Assessor do Sistema Fecomércio-Sesc-Senac/AC fala sobre mudanças na Emenda Constitucional nº87

O assessor da presidência do Sistema Fecomércio-Sesc-Senac/AC, Egídio Garó, falou, na última semana, acerca da mudança na Emenda Constitucional nº87, de 16 de abril de 2015, publicada no Diário Oficial da União em 17 de abril de 2015. A medida, agora, altera o § 2º do art. 155 da Constituição Federal e inclui o art. 99 no Ato das Disposições Constitucionais Transitórias.

O Ato das Disposições Constitucionais Transitórios trata especificamente da sistemática de cobrança do imposto sobre operações relativas à circulação de mercadores e sobre prestações de serviços de transporte interestadual e intermunicipal de comunicação incidente sobre as operações e prestações que destinem bens e serviços ao consumidor final, contribuinte ou não do imposto, localizado em outro Estado.

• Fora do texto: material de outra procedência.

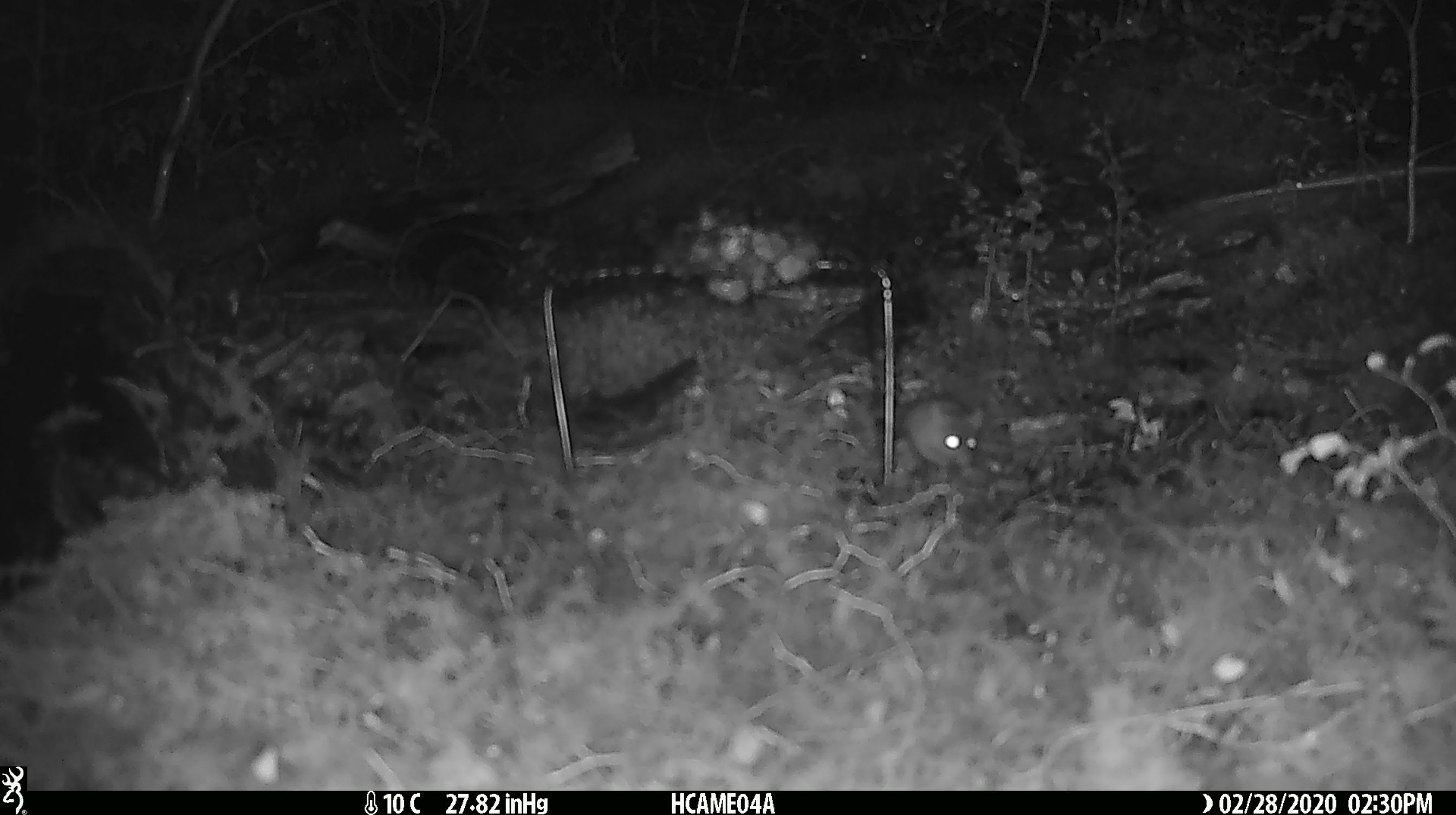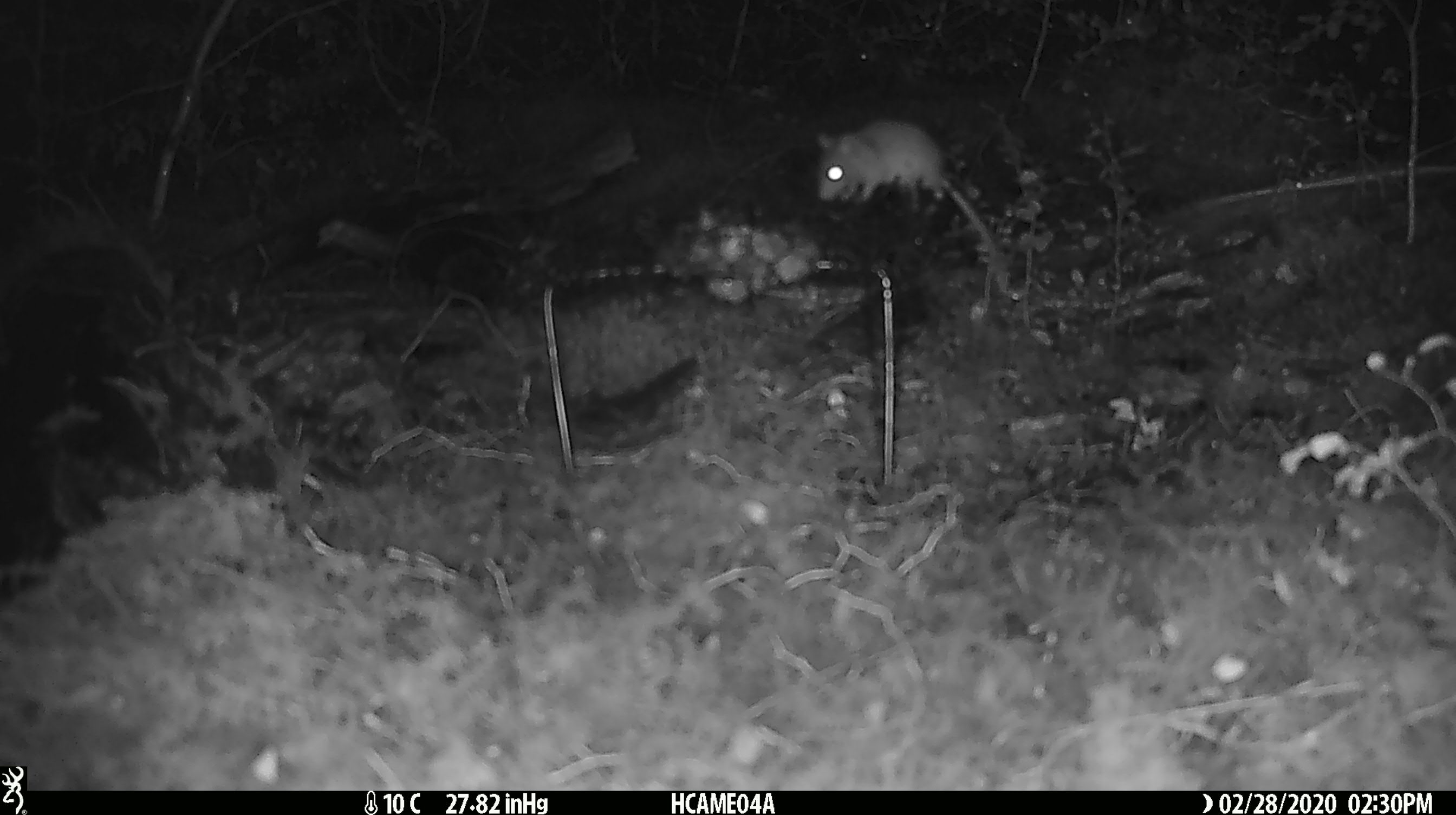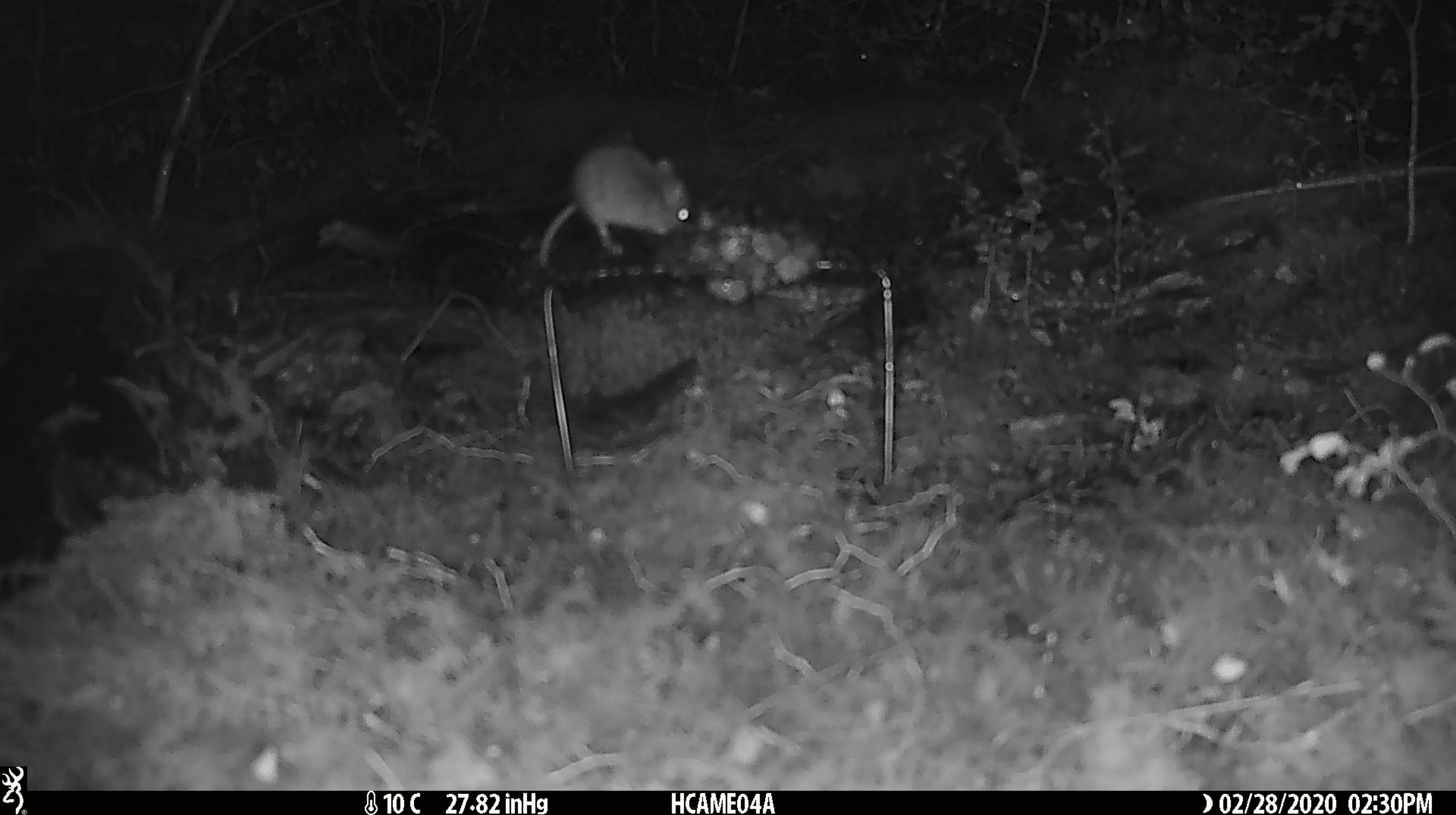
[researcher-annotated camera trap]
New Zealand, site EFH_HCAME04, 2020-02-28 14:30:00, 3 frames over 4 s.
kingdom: Animalia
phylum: Chordata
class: Mammalia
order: Rodentia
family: Muridae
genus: Mus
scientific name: Mus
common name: mouse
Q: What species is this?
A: Mouse (Mus).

Garó afirmou que o Imposto sobre Circulação de Mercadorias e prestação de Serviços (ICMS) é de competência dos estados e do Distrito Federal. “O ICMS é não-cumulativo (art. 150, §2º, I, da CF/88), compensando-se o que for devido em cada operação relativa a circulação de mercadorias ou prestação de serviços com montante cobrados nas anteriores pelo mesmo ou outro Estado ou pelo Distrito Federal”.

O assessor reiterou, ainda, que o fato gerador, seja as hipóteses de incidência, é a “operação relativa à circulação de mercadorias e a prestação de serviços de transportes interestadual e intermunicipal e de comunicação, ainda que iniciada no exterior”. “O processo ainda está em obediência à Emenda Constitucional nº 87, de 16 de abril de 2015, publicada no diário oficial da união em 17.04.2015”, complementou

Essa emenda altera o § 2º e inclui o Art. 99 para tratar da sistemática de cobrança o imposto. A alteração do referido parágrafo define que “nas operações e prestações que destinem bens e serviços a consumidor final, contribuinte ou não do imposto, localizado em outro Estado, adotar-se-á a alíquota interestadual e caberá ao Estado de localização do destinatário o imposto correspondente à diferença entre a alíquota interna do Estado destinatário e a alíquota interestadual”. “Isso inclui o inciso VIII determinando que a responsabilidade pelo recolhimento do imposto correspondente à diferença entre a alíquota interna e a interestadual de que trata o inciso VII da mesma emenda será atribuída ao destinatário, quando este for contribuinte do imposto; e ao remetente, quando o destinatário não for contribuinte do imposto”, disse.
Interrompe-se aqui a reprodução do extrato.